Ministers can feel they are left between a rock and a hard place as they attempt to balance the interests of their constituents with their own governmental responsibilities.
Michael Matheson may be better equipped than most to deal with such pressures. As a member of the Ochils mountain rescue team for the past 17 years, he’s used to thinking on his feet.
And since the Falkirk West MSP was promoted to the role of Justice Secretary in November as part of Nicola Sturgeon’s new look cabinet team, he’s already faced several tough calls - with many more on the horizon, such as corroboration in trials and the rise in fixed-odds gambling machines.
In his first in-depth interview since taking the job, the father-of-three from Glasgow’s southside told The Falkirk Herald he’s ready for the demands of overseeing the nation’s police, justice and prison professions.
“Life is a balance. When you’ve got a young family, and you have a job that takes up a lot of your time, it can be challenging,” he said.
“To some degree it is a seven-day-a-week job.”
My predecessor took on a range of reforms which I think over time will demonstrate significant improvementsMichael Matheson MSP
Matheson (44), who formerly served as public health minister, was viewed by some as a surprise replacement for the departing Kenny MacAskill.
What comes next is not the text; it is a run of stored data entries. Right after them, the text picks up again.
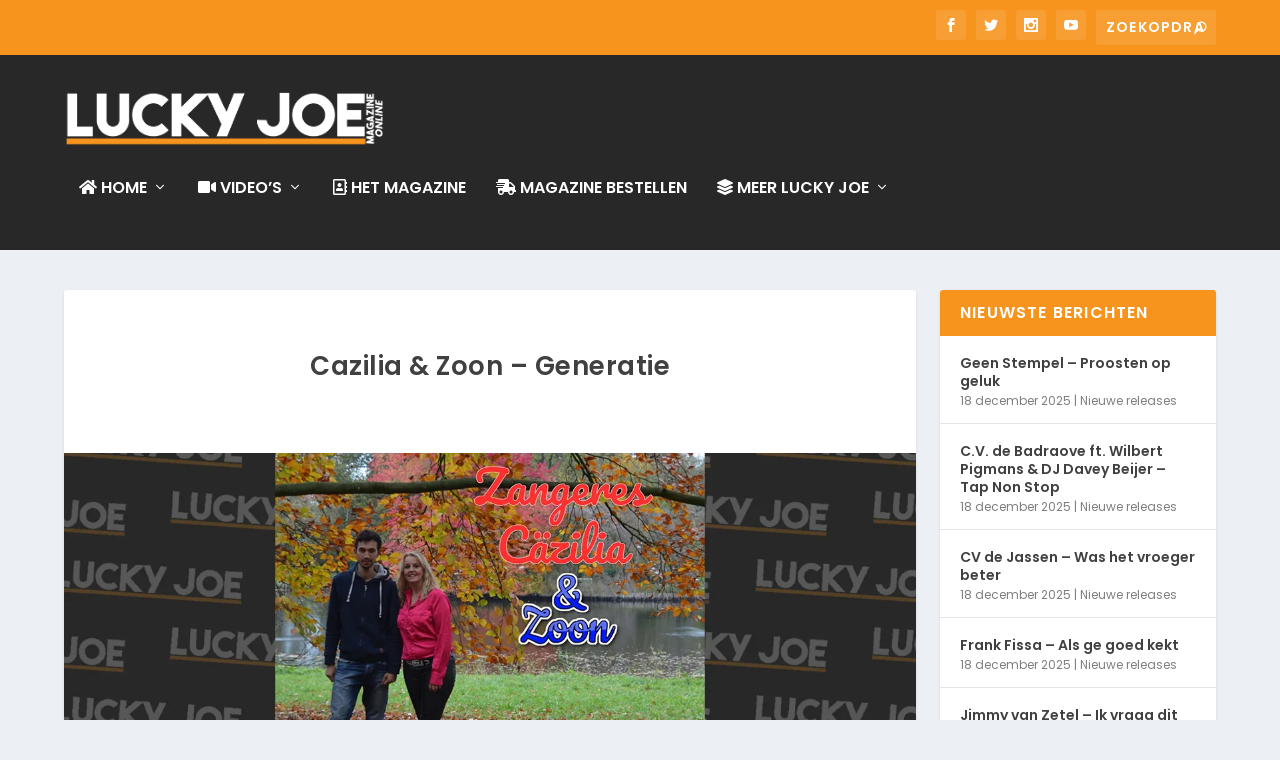

--- FILE ---
content_type: text/html; charset=utf-8
request_url: https://www.google.com/recaptcha/api2/aframe
body_size: 267
content:
<!DOCTYPE HTML><html><head><meta http-equiv="content-type" content="text/html; charset=UTF-8"></head><body><script nonce="9dbi4BTjBLFMuuxucM4U7w">/** Anti-fraud and anti-abuse applications only. See google.com/recaptcha */ try{var clients={'sodar':'https://pagead2.googlesyndication.com/pagead/sodar?'};window.addEventListener("message",function(a){try{if(a.source===window.parent){var b=JSON.parse(a.data);var c=clients[b['id']];if(c){var d=document.createElement('img');d.src=c+b['params']+'&rc='+(localStorage.getItem("rc::a")?sessionStorage.getItem("rc::b"):"");window.document.body.appendChild(d);sessionStorage.setItem("rc::e",parseInt(sessionStorage.getItem("rc::e")||0)+1);localStorage.setItem("rc::h",'1766114573340');}}}catch(b){}});window.parent.postMessage("_grecaptcha_ready", "*");}catch(b){}</script></body></html>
His predecessor had endured a torrid final few months in the role - including calls to resign over his handling of key decisions regarding Police Scotland.
The debate on the new national police force has refused to die down, with many critics claiming it lacks effective oversight.
“There has been a whole range of changes that have taken place within the justice system and in the way it operates - which are all for the better,” he said.
“My predecessor took on a range of reforms which I think over time will demonstrate significant improvements.
“Having said that, there is still much more we can do, and I’m determined that while I’m in this position we build on our progress and look at other areas where further progress can be made.”
Matheson won plaudits from across the political spectrum for his decision to scrap plans to build a new prison for female offenders in Inverclyde.
He wants the existing Corton Vale facility near Stirling replaced with “smaller units, much more based in the community”, which are spread across the country.
Matheson talks of Scotland becoming a “world leader” in the way it deals with female offenders, and is passionate in his belief that community-based punishments can be much more effective than sending increasing numbers of people to jail.
“I am also very clear is that for those individuals that do need to go to prison, then prison will be there,” he continued.
“But where there are also those individuals that can be better dealt with in the community - male or female - we need to be sure we have the policies in place that allow us to do that far more effectively.
“You look at jurisdictions across Europe and you can see a number of countries that have already taken that approach and from that, they’ve also been able to reduce crime within their society as well. We need to have a much-more evidence based approach to our penal policy.
“To give you an example - if you have a woman who has committed an offence, and she ends up getting a one year sentence, and she has a child, very often what ends up happening is that child ends up being taken into care, or a relative has to take them. If they have a job they lose it, if they have a local authority house they are likely to lose that as well.
“When they come to the end of their sentence you have to piece all of these things back together, and, at the same time, we have a young vulnerable child who can’t be cared for by their mother.
“Part of the approach I want is that if we are going to take a custodial option against women, which in some cases we will, that we need to take an approach that recognises many of the complications that arise. Having smaller, more community-based units will allow us to do that much more effectively.”
Scotland’s justice system has been subject to widespread changes in recent years - not all of which have been welcomed by staff and the legal profession - and more appear to be on the agenda.
Matheson continued: “Another priority for me is to make sure our justice system is much more integrated - we make sure our police, our Crown Office and our court system and the way in which we deal with the prison service are much more integrated in their approach.
“An illustration would be if the police have a particular approach to targeting particular offences, that has an impact on the Crown Office which then has an impact on the courts and on the prisons.”
Matheson predicts SNP win in Falkirk at General Election
The Falkirk West MSP admits he could not have predicted the recent surge in SNP membership when he first won the constituency in 2007.
His local party now boasts more than 1200 members, most of whom joined in the wake of the referendum on Scottish independence last September.
“The party locally in Falkirk is in a stronger position now than it has ever been,” he said.
Matheson is backing John McNally, the party’s candidate for Falkirk at May’s General Election, to win the seat vacated by Eric Joyce.
“It will be a tough fight, but what you can be certain of is that the SNP locally will be putting in their strongest campaign ever to win the trust of people in Falkirk to get John elected - and to get an MP who will start to restore the good name of Falkirk in Westminister by representing it in a constructive and meaningful way.”